FUSION
FUnctionality Sharing In Open eNvironments
Heinz Nixdorf Chair for Distributed Information Systems
 

Reproducibility of Machine Learning Experiments given the provenance data (taken)

Title: Reproducibility of Machine Learning Experiments given the provenance data (taken)
Author(s): Tarek Al Mustafa
Supervisor(s): Dr. Sheeba Samuel, Prof. Dr. Birgitta König-Ries
School: Friedrich-Schiller-Universität Jena
Thesis Type: Bachelor
Date: 2021-05-17
Abstract: According to the Oxford Dictionary, provenance is defined as “the source or origin of an object; its history or pedigree”. Provenance of a data product is its description along with the explanation of how and why it got to the current state.

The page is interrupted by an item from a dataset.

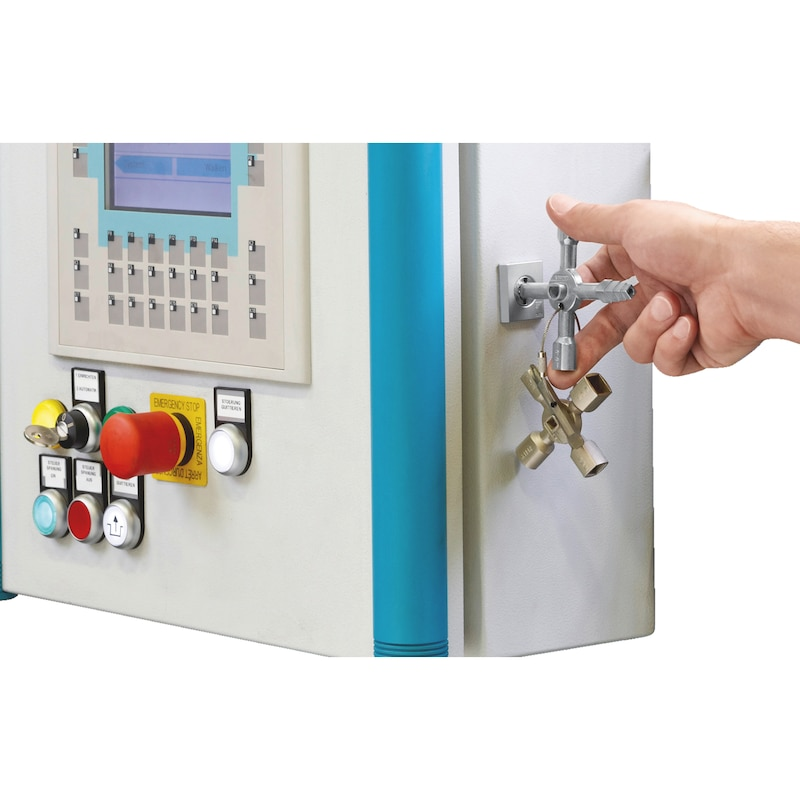 Clé pour armoire électrique universelle jumelée, 10 en 1  - 4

Machine Learning (ML) is an emerging tool currently being applied in various application areas including medicine, computer vision, security, privacy, etc. Reproducibility of Machine Learning Experiments given the provenance data including model specifications, hyperparameters, etc. The task in this project is to understand and develop a solution to reproduce Machine Learning experiments from the provenance data which includes model specifications, hyperparameters, etc. The task involves to create a checklist/data model which specifies the mandatory requirements for reproducing ML experiments. Based on this data model, the solution generates the code (for e.g. Tensorflow, Pytorch) from the provenance data/model specifications. The code is then run and reproduced. The result from the generated code is then compared among different libraries for machine learning.